* [Aim] Extract each record and reproduce it exactly.

* [Material]
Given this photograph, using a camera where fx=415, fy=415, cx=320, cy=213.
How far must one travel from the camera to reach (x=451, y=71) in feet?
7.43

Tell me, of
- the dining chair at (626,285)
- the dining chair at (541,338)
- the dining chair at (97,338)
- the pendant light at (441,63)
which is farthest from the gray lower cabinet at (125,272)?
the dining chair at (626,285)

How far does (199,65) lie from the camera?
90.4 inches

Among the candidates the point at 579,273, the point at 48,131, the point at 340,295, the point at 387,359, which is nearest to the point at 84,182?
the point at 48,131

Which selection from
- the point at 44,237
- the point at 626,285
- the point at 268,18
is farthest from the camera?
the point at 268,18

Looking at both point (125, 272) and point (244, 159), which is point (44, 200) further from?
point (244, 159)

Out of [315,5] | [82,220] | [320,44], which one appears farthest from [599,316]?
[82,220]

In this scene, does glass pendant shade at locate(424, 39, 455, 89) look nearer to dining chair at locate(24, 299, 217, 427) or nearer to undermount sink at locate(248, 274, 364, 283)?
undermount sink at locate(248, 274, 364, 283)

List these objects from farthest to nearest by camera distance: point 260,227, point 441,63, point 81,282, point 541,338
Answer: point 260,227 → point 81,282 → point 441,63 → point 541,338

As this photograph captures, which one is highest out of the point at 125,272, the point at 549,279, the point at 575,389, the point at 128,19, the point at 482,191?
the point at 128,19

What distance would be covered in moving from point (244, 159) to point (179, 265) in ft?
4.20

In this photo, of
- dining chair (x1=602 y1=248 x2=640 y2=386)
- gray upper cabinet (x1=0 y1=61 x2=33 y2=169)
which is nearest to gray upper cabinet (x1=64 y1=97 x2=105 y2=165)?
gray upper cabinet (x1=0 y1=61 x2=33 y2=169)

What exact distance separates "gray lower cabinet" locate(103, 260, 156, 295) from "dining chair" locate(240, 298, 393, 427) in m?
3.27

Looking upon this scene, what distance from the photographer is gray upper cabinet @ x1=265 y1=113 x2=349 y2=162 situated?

* [Complete output]
Given this photograph, using a camera where fx=415, fy=415, cx=320, cy=213.
How far must one travel from the camera to reach (x=451, y=71) in feet?
7.43

Tell me, of
- the dining chair at (626,285)
- the dining chair at (541,338)
- the dining chair at (97,338)
- the pendant light at (441,63)
which is farthest from the gray lower cabinet at (125,272)?
the dining chair at (626,285)

How far does (199,65) lie from the camera?
90.4 inches

Among the candidates the point at 579,273, the point at 48,131, the point at 340,295, the point at 387,359, which is nearest to the point at 84,182?
the point at 48,131

Which selection from
- the point at 44,237
- the point at 626,285
- the point at 268,18
is farthest from the camera?
the point at 268,18

Looking at both point (125, 272) and point (244, 159), which is point (44, 200) further from?
point (244, 159)

Out of [315,5] | [82,220] | [320,44], which one appears farthest from [599,316]?
[82,220]

In this scene, does glass pendant shade at locate(424, 39, 455, 89) look nearer to dining chair at locate(24, 299, 217, 427) or nearer to undermount sink at locate(248, 274, 364, 283)?
undermount sink at locate(248, 274, 364, 283)

List these objects from farthest to nearest by camera distance: point 260,227, point 441,63, point 81,282, point 541,338
Answer: point 260,227 → point 81,282 → point 441,63 → point 541,338

As this photograph captures, which one is highest out of the point at 125,272, the point at 549,279, the point at 575,389, the point at 128,19, the point at 482,191?
the point at 128,19

What distance would be covered in moving from point (244, 159) to point (179, 265) in ft?
4.20

In this photo, of
- dining chair (x1=602 y1=248 x2=640 y2=386)
- gray upper cabinet (x1=0 y1=61 x2=33 y2=169)
which is nearest to gray upper cabinet (x1=64 y1=97 x2=105 y2=165)?
gray upper cabinet (x1=0 y1=61 x2=33 y2=169)

What exact distance separates "gray lower cabinet" locate(103, 260, 156, 295) from "dining chair" locate(240, 298, 393, 427) in m?
3.27

Looking upon this scene, what distance from the photographer is gray upper cabinet @ x1=265 y1=113 x2=349 y2=162 situated?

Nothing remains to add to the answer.